Passage présenté:
((

On voit bien sur cette photo le plan d'eau sensé amortir un
atterrissage brusque et que la machine ne parviendra jamais à
survoler...
Le Tchouk a retrouvé de
nombreuses correspondances avec des organisateurs de meeting
aériens... à une époque où personne
n'avait encore volé! (si l'on excepte Otto Lilienthal,
Clément Ader et bien sur... Icare)
Jusqu'au bout, François
Roux ne doutera pas... Son appareil sera inscrit dans les tout
premiers meeting aériens... Bien sur, il n'y participera
jamais!
En ce qui concerne le premier
appareil, François Roux avait lancé une souscriptions
auprès de ses amis et de sa famille. Déjà assez
âgé, il ne pouvait piloter et avait prévu une
assurance vie pour le mécanicien-constructeur-pilote,
Lallemant, au cas où...

Le courageux
mécanicien-constructeur-pilote, Lallemant
Les photos révèlent
plusieurs éléments intéressants:
Tout d'abord, le moteur à vapeur: minuscule! nos connaissances
actuelles nous font comprendre immédiatement que sa puissance
ne peut être qu'insuffisante. Mais à l'époque,
toute la mécanique du vol restait encore à
découvrir.

))

Données fournies:
((

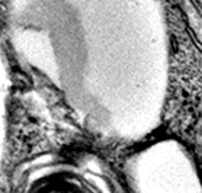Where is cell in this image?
Listing matches in <instances>:
<instances>
[{
	"mask_svg": "<svg viewBox=\"0 0 202 193\" xmlns=\"http://www.w3.org/2000/svg\"><path fill=\"white\" fill-rule=\"evenodd\" d=\"M6 38L87 134L138 144L159 129L172 74L161 0H7Z\"/></svg>",
	"mask_w": 202,
	"mask_h": 193,
	"instance_id": "obj_1",
	"label": "cell"
},
{
	"mask_svg": "<svg viewBox=\"0 0 202 193\" xmlns=\"http://www.w3.org/2000/svg\"><path fill=\"white\" fill-rule=\"evenodd\" d=\"M0 193H127L102 158L87 154H42L13 171Z\"/></svg>",
	"mask_w": 202,
	"mask_h": 193,
	"instance_id": "obj_2",
	"label": "cell"
},
{
	"mask_svg": "<svg viewBox=\"0 0 202 193\" xmlns=\"http://www.w3.org/2000/svg\"><path fill=\"white\" fill-rule=\"evenodd\" d=\"M128 193H202V169L172 137L151 139L124 163Z\"/></svg>",
	"mask_w": 202,
	"mask_h": 193,
	"instance_id": "obj_3",
	"label": "cell"
}]
</instances>
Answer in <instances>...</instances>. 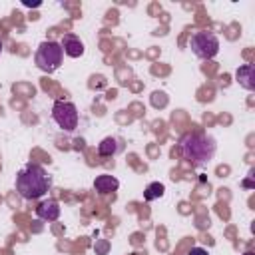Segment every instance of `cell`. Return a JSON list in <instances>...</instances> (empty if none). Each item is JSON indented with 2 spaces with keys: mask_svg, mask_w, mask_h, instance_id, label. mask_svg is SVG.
Returning <instances> with one entry per match:
<instances>
[{
  "mask_svg": "<svg viewBox=\"0 0 255 255\" xmlns=\"http://www.w3.org/2000/svg\"><path fill=\"white\" fill-rule=\"evenodd\" d=\"M50 189V175L38 163L24 165L16 175V191L24 199H40Z\"/></svg>",
  "mask_w": 255,
  "mask_h": 255,
  "instance_id": "obj_1",
  "label": "cell"
},
{
  "mask_svg": "<svg viewBox=\"0 0 255 255\" xmlns=\"http://www.w3.org/2000/svg\"><path fill=\"white\" fill-rule=\"evenodd\" d=\"M179 149L183 159H187L191 165H205L215 155V139L203 133H185L179 139Z\"/></svg>",
  "mask_w": 255,
  "mask_h": 255,
  "instance_id": "obj_2",
  "label": "cell"
},
{
  "mask_svg": "<svg viewBox=\"0 0 255 255\" xmlns=\"http://www.w3.org/2000/svg\"><path fill=\"white\" fill-rule=\"evenodd\" d=\"M34 60H36V66H38L42 72L52 74V72H56V70L62 66L64 50H62V46H60L58 42L48 40V42H42V44L38 46Z\"/></svg>",
  "mask_w": 255,
  "mask_h": 255,
  "instance_id": "obj_3",
  "label": "cell"
},
{
  "mask_svg": "<svg viewBox=\"0 0 255 255\" xmlns=\"http://www.w3.org/2000/svg\"><path fill=\"white\" fill-rule=\"evenodd\" d=\"M191 52L201 60H211L219 52V38L213 32H195L189 40Z\"/></svg>",
  "mask_w": 255,
  "mask_h": 255,
  "instance_id": "obj_4",
  "label": "cell"
},
{
  "mask_svg": "<svg viewBox=\"0 0 255 255\" xmlns=\"http://www.w3.org/2000/svg\"><path fill=\"white\" fill-rule=\"evenodd\" d=\"M52 120L64 131H74L78 128V108L72 102L58 100L52 106Z\"/></svg>",
  "mask_w": 255,
  "mask_h": 255,
  "instance_id": "obj_5",
  "label": "cell"
},
{
  "mask_svg": "<svg viewBox=\"0 0 255 255\" xmlns=\"http://www.w3.org/2000/svg\"><path fill=\"white\" fill-rule=\"evenodd\" d=\"M60 46H62L64 54L70 56V58H80V56H84V50H86L84 48V42L76 34H64Z\"/></svg>",
  "mask_w": 255,
  "mask_h": 255,
  "instance_id": "obj_6",
  "label": "cell"
},
{
  "mask_svg": "<svg viewBox=\"0 0 255 255\" xmlns=\"http://www.w3.org/2000/svg\"><path fill=\"white\" fill-rule=\"evenodd\" d=\"M36 215L42 221H56L60 217V205H58V201L56 199H44L42 203H38Z\"/></svg>",
  "mask_w": 255,
  "mask_h": 255,
  "instance_id": "obj_7",
  "label": "cell"
},
{
  "mask_svg": "<svg viewBox=\"0 0 255 255\" xmlns=\"http://www.w3.org/2000/svg\"><path fill=\"white\" fill-rule=\"evenodd\" d=\"M94 187H96L98 193L106 195V193L116 191V189L120 187V181H118L114 175H110V173H102V175H98V177L94 179Z\"/></svg>",
  "mask_w": 255,
  "mask_h": 255,
  "instance_id": "obj_8",
  "label": "cell"
},
{
  "mask_svg": "<svg viewBox=\"0 0 255 255\" xmlns=\"http://www.w3.org/2000/svg\"><path fill=\"white\" fill-rule=\"evenodd\" d=\"M237 82L245 88V90H255V66L253 64H245L235 72Z\"/></svg>",
  "mask_w": 255,
  "mask_h": 255,
  "instance_id": "obj_9",
  "label": "cell"
},
{
  "mask_svg": "<svg viewBox=\"0 0 255 255\" xmlns=\"http://www.w3.org/2000/svg\"><path fill=\"white\" fill-rule=\"evenodd\" d=\"M120 149H122V143H120V139H116V137H104V139L100 141V145H98V153H100L102 157H112V155H116Z\"/></svg>",
  "mask_w": 255,
  "mask_h": 255,
  "instance_id": "obj_10",
  "label": "cell"
},
{
  "mask_svg": "<svg viewBox=\"0 0 255 255\" xmlns=\"http://www.w3.org/2000/svg\"><path fill=\"white\" fill-rule=\"evenodd\" d=\"M163 191H165L163 183L153 181V183H149V185L145 187V191H143V199H145V201H153V199L161 197V195H163Z\"/></svg>",
  "mask_w": 255,
  "mask_h": 255,
  "instance_id": "obj_11",
  "label": "cell"
},
{
  "mask_svg": "<svg viewBox=\"0 0 255 255\" xmlns=\"http://www.w3.org/2000/svg\"><path fill=\"white\" fill-rule=\"evenodd\" d=\"M187 255H207V251H205V249H201V247H193Z\"/></svg>",
  "mask_w": 255,
  "mask_h": 255,
  "instance_id": "obj_12",
  "label": "cell"
},
{
  "mask_svg": "<svg viewBox=\"0 0 255 255\" xmlns=\"http://www.w3.org/2000/svg\"><path fill=\"white\" fill-rule=\"evenodd\" d=\"M243 255H253V253H251V251H247V253H243Z\"/></svg>",
  "mask_w": 255,
  "mask_h": 255,
  "instance_id": "obj_13",
  "label": "cell"
},
{
  "mask_svg": "<svg viewBox=\"0 0 255 255\" xmlns=\"http://www.w3.org/2000/svg\"><path fill=\"white\" fill-rule=\"evenodd\" d=\"M0 54H2V40H0Z\"/></svg>",
  "mask_w": 255,
  "mask_h": 255,
  "instance_id": "obj_14",
  "label": "cell"
}]
</instances>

))

Tâche courte A:
Selon le passage sur les premiers appareils de François Roux, pour qui celui-ci avait-il prévu une assurance vie ?
Tâche courte B:
Reproduisez s'il vous plaît les lignes des enregistrements depuis leur début jusqu'à la ligne qui contient "193H202V169L172 137L151 139L124", celle-ci comprise, en laissant les images de côté.

Réponse complète A:
Pour le mécanicien-constructeur-pilote, Lallemant.

Réponse complète B:
Where is cell in this image?
Listing matches in <instances>:
<instances>
[{
	"mask_svg": "<svg viewBox=\"0 0 202 193\" xmlns=\"http://www.w3.org/2000/svg\"><path fill=\"white\" fill-rule=\"evenodd\" d=\"M6 38L87 134L138 144L159 129L172 74L161 0H7Z\"/></svg>",
	"mask_w": 202,
	"mask_h": 193,
	"instance_id": "obj_1",
	"label": "cell"
},
{
	"mask_svg": "<svg viewBox=\"0 0 202 193\" xmlns=\"http://www.w3.org/2000/svg\"><path fill=\"white\" fill-rule=\"evenodd\" d=\"M0 193H127L102 158L87 154H42L13 171Z\"/></svg>",
	"mask_w": 202,
	"mask_h": 193,
	"instance_id": "obj_2",
	"label": "cell"
},
{
	"mask_svg": "<svg viewBox=\"0 0 202 193\" xmlns=\"http://www.w3.org/2000/svg\"><path fill=\"white\" fill-rule=\"evenodd\" d=\"M128 193H202V169L172 137L151 139L124 163Z\"/></svg>",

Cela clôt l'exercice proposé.